(Rows of data on spatial questions)
** begin **

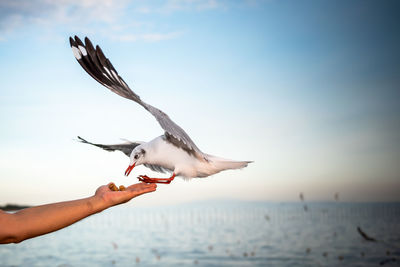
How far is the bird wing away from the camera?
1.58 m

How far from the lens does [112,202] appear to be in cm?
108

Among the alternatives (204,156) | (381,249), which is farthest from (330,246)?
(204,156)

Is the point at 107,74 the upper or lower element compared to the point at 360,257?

** end **
** begin **

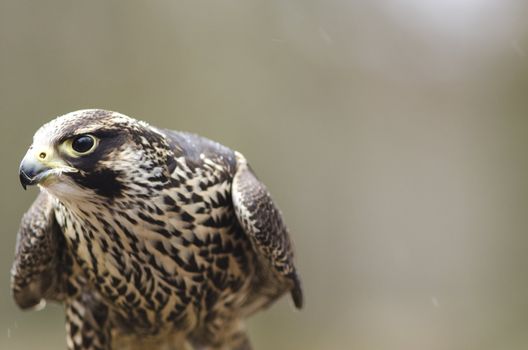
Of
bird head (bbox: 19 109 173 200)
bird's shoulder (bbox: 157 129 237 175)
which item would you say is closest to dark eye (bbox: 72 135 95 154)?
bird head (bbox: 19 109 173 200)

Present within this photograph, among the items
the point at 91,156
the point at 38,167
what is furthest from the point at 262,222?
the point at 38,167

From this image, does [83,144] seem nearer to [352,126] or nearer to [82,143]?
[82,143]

** end **
** begin **

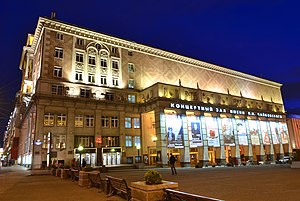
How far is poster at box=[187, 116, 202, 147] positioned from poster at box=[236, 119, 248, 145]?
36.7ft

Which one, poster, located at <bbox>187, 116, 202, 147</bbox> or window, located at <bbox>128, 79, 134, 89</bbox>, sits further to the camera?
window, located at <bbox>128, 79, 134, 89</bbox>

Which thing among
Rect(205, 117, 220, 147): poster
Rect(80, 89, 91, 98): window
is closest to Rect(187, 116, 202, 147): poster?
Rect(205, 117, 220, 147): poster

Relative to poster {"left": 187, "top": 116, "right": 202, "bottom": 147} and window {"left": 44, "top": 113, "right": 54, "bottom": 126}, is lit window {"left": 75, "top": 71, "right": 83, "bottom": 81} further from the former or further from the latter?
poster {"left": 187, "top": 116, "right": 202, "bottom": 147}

** end **

DIRECTION:
Report each line of the records that contains the word "camera", copying every such line in full. Case counts, so a match must have the same capitalization.

TASK ANSWER:
How far is the bird wing away from the camera?
Which one, poster, located at <bbox>187, 116, 202, 147</bbox> or window, located at <bbox>128, 79, 134, 89</bbox>, sits further to the camera?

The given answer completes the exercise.